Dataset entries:
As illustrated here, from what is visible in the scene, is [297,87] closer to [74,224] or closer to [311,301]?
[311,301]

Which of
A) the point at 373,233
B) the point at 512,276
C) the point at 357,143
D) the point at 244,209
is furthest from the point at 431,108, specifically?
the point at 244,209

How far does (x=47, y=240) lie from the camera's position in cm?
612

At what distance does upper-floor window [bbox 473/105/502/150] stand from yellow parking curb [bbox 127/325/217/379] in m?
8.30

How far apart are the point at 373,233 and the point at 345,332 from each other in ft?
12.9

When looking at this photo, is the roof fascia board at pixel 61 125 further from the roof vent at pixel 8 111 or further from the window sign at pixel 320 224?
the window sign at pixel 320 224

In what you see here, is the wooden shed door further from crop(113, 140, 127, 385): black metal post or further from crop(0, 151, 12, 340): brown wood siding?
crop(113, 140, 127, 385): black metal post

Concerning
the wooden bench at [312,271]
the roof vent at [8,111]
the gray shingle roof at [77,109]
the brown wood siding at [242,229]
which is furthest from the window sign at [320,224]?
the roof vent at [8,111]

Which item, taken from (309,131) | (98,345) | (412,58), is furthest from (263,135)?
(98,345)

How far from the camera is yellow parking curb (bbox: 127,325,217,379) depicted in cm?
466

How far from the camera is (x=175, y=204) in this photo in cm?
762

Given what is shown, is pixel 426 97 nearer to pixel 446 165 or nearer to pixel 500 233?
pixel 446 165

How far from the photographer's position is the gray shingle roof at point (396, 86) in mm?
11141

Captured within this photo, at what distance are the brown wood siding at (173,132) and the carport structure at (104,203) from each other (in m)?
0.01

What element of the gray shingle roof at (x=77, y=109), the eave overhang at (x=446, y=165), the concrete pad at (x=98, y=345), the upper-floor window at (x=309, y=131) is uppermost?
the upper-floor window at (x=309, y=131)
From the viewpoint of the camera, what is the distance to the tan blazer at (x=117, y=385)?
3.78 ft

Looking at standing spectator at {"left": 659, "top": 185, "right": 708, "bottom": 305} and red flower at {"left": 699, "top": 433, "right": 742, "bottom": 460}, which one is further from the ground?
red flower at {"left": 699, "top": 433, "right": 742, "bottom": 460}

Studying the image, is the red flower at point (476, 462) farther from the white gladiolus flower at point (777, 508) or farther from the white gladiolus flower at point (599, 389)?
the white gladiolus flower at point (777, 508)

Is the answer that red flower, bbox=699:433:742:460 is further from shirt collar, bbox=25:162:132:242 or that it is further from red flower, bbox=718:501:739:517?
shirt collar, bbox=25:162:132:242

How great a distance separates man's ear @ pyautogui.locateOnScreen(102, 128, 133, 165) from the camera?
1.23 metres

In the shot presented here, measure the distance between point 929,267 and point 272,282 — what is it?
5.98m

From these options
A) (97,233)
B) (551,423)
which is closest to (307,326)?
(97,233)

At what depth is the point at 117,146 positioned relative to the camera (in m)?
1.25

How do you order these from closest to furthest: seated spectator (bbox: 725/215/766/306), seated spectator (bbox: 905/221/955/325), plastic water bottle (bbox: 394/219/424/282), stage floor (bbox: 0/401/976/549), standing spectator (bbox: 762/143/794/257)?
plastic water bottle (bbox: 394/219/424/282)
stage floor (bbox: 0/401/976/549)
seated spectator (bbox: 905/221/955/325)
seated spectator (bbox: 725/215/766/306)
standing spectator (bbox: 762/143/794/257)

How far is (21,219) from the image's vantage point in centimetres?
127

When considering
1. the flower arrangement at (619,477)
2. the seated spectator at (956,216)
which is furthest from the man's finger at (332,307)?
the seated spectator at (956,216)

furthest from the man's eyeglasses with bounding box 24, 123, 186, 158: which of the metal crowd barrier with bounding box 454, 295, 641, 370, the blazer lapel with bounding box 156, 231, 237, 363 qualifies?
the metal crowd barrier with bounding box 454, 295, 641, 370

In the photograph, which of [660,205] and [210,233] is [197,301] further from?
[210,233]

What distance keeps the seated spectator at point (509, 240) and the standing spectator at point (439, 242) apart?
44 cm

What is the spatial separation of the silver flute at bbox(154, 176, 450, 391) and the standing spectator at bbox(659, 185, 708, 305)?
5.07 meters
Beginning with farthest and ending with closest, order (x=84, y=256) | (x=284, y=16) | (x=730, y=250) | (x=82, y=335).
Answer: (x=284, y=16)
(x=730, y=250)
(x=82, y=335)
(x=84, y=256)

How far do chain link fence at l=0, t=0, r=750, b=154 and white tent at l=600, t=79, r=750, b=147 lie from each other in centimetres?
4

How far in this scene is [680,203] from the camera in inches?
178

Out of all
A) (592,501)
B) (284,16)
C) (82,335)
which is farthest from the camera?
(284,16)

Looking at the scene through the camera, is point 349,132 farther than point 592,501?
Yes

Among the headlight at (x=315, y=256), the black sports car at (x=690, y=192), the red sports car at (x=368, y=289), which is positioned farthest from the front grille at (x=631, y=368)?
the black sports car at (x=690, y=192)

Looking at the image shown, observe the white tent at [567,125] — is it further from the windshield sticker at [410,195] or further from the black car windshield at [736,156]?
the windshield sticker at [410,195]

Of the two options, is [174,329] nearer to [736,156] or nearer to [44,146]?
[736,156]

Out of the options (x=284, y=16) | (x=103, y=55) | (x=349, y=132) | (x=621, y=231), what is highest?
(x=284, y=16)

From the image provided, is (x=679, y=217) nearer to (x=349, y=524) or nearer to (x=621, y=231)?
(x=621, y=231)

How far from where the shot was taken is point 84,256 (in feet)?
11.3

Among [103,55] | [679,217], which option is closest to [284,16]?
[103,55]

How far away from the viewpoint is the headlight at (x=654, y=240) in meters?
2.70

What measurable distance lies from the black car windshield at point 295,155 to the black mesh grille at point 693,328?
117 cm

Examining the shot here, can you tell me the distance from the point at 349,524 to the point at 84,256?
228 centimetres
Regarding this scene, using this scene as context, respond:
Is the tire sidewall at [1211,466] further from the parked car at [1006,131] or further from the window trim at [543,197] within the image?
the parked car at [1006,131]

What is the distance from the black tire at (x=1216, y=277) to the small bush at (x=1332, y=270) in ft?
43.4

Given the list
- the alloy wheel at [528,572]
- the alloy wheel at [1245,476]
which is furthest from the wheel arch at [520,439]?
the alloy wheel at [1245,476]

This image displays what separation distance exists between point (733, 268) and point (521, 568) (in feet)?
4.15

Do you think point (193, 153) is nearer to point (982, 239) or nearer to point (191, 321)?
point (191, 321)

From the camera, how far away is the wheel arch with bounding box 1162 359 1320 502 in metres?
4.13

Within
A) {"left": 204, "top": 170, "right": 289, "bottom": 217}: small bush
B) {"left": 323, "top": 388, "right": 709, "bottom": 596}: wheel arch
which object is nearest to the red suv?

→ Instructions for the task
Print every entry exactly as it appears.

→ Correct output
As illustrated here, from what is visible in the scene, is [297,87] closer to [74,224] or closer to [311,301]?
[311,301]

Which of
A) the point at 373,233
B) the point at 512,276
C) the point at 357,143
D) the point at 244,209
is furthest from the point at 431,108, specifically?
the point at 244,209

How far does (x=47, y=240) lie from the camera's position in cm?
612

At what distance does upper-floor window [bbox 473/105/502/150] stand from yellow parking curb [bbox 127/325/217/379] in m?
8.30

How far apart are the point at 373,233 and the point at 345,332 from each other in ft?
12.9

When looking at this photo, is the roof fascia board at pixel 61 125 further from the roof vent at pixel 8 111 or further from the window sign at pixel 320 224?
the window sign at pixel 320 224

In what you see here, is the wooden shed door further from crop(113, 140, 127, 385): black metal post or further from crop(0, 151, 12, 340): brown wood siding?
crop(113, 140, 127, 385): black metal post

Concerning
the wooden bench at [312,271]
the roof vent at [8,111]
the gray shingle roof at [77,109]
the brown wood siding at [242,229]
which is furthest from the window sign at [320,224]?
the roof vent at [8,111]

Which item, taken from (309,131) | (98,345) | (412,58), is furthest from (263,135)?
(98,345)

How far from the camera is yellow parking curb (bbox: 127,325,217,379) depicted in cm?
466

How far from the camera is (x=175, y=204) in this photo in cm?
762

Given what is shown, is pixel 426 97 nearer to pixel 446 165 or nearer to pixel 500 233?
pixel 446 165

How far from the photographer's position is the gray shingle roof at point (396, 86) in mm?
11141

Captured within this photo, at what distance are the brown wood siding at (173,132) and the carport structure at (104,203) from each other (in m)?
0.01

What element of the gray shingle roof at (x=77, y=109), the eave overhang at (x=446, y=165), the concrete pad at (x=98, y=345), the upper-floor window at (x=309, y=131) is uppermost?
the upper-floor window at (x=309, y=131)
From the viewpoint of the camera, what is the distance to the tan blazer at (x=117, y=385)?
3.78 ft

Looking at standing spectator at {"left": 659, "top": 185, "right": 708, "bottom": 305} and red flower at {"left": 699, "top": 433, "right": 742, "bottom": 460}, which one is further from the ground?
red flower at {"left": 699, "top": 433, "right": 742, "bottom": 460}

Studying the image, is the red flower at point (476, 462) farther from the white gladiolus flower at point (777, 508) or farther from the white gladiolus flower at point (599, 389)?
the white gladiolus flower at point (777, 508)

Is the answer that red flower, bbox=699:433:742:460 is further from shirt collar, bbox=25:162:132:242 or that it is further from red flower, bbox=718:501:739:517?
shirt collar, bbox=25:162:132:242

How great a distance separates man's ear @ pyautogui.locateOnScreen(102, 128, 133, 165) from the camera?
1.23 metres

In the shot presented here, measure the distance between point 929,267 and point 272,282 — what is it?
5.98m

From these options
A) (97,233)
B) (551,423)
which is closest to (307,326)?
(97,233)

At what depth is the point at 117,146 positioned relative to the camera (in m)?
1.25

How do you order these from closest to furthest: seated spectator (bbox: 725/215/766/306), seated spectator (bbox: 905/221/955/325), plastic water bottle (bbox: 394/219/424/282), stage floor (bbox: 0/401/976/549), standing spectator (bbox: 762/143/794/257)?
plastic water bottle (bbox: 394/219/424/282)
stage floor (bbox: 0/401/976/549)
seated spectator (bbox: 905/221/955/325)
seated spectator (bbox: 725/215/766/306)
standing spectator (bbox: 762/143/794/257)

How far is (21,219) from the image's vantage point in centimetres?
127

When considering
1. the flower arrangement at (619,477)
2. the seated spectator at (956,216)
which is furthest from the man's finger at (332,307)?
the seated spectator at (956,216)

furthest from the man's eyeglasses with bounding box 24, 123, 186, 158: which of the metal crowd barrier with bounding box 454, 295, 641, 370, the blazer lapel with bounding box 156, 231, 237, 363 qualifies?
the metal crowd barrier with bounding box 454, 295, 641, 370

In the photograph, which of [660,205] and [210,233] is [197,301] further from?
[210,233]

What distance keeps the seated spectator at point (509, 240) and the standing spectator at point (439, 242) apart?
44 cm

What is the spatial separation of the silver flute at bbox(154, 176, 450, 391) and the standing spectator at bbox(659, 185, 708, 305)?
5.07 meters
Beginning with farthest and ending with closest, order (x=84, y=256) | (x=284, y=16) | (x=730, y=250) | (x=82, y=335).
Answer: (x=284, y=16)
(x=730, y=250)
(x=82, y=335)
(x=84, y=256)

How far do chain link fence at l=0, t=0, r=750, b=154 and white tent at l=600, t=79, r=750, b=147 lie from each other in centimetres?
4

How far in this scene is [680,203] from the camera in inches?
178

Out of all
A) (592,501)
B) (284,16)
C) (82,335)
which is farthest from the camera?
(284,16)

Looking at the scene through the camera, is point 349,132 farther than point 592,501?
Yes

Among the headlight at (x=315, y=256), the black sports car at (x=690, y=192), the red sports car at (x=368, y=289), which is positioned farthest from the front grille at (x=631, y=368)?
the black sports car at (x=690, y=192)

Looking at the image shown, observe the white tent at [567,125] — is it further from the windshield sticker at [410,195] or further from the black car windshield at [736,156]?
the windshield sticker at [410,195]

Of the two options, is [174,329] nearer to [736,156] or nearer to [44,146]?
[736,156]

Out of the options (x=284, y=16) | (x=103, y=55) | (x=349, y=132) | (x=621, y=231), what is highest?
(x=284, y=16)

From the image provided, is (x=679, y=217) nearer to (x=349, y=524) or nearer to (x=621, y=231)?
(x=621, y=231)

How far from where the shot was taken is point 84,256 (in feet)?
11.3

Among [103,55] | [679,217], which option is closest to [284,16]?
[103,55]

How far away from the viewpoint is the headlight at (x=654, y=240) in meters?
2.70

What measurable distance lies from the black car windshield at point 295,155 to the black mesh grille at point 693,328?
117 cm

Examining the shot here, can you tell me the distance from the point at 349,524 to the point at 84,256?
228 centimetres
Regarding this scene, using this scene as context, respond:
Is the tire sidewall at [1211,466] further from the parked car at [1006,131] or further from the window trim at [543,197] within the image?
the parked car at [1006,131]

What is the distance from the black tire at (x=1216, y=277) to the small bush at (x=1332, y=270) in ft?
43.4

Given the list
- the alloy wheel at [528,572]
- the alloy wheel at [1245,476]
which is furthest from the wheel arch at [520,439]?
the alloy wheel at [1245,476]

This image displays what separation distance exists between point (733, 268) and point (521, 568) (in feet)?
4.15

Do you think point (193, 153) is nearer to point (982, 239) or nearer to point (191, 321)?
point (191, 321)

From the camera, how far away is the wheel arch with bounding box 1162 359 1320 502 in metres?
4.13

Within
A) {"left": 204, "top": 170, "right": 289, "bottom": 217}: small bush
B) {"left": 323, "top": 388, "right": 709, "bottom": 596}: wheel arch
which object is nearest to the red suv?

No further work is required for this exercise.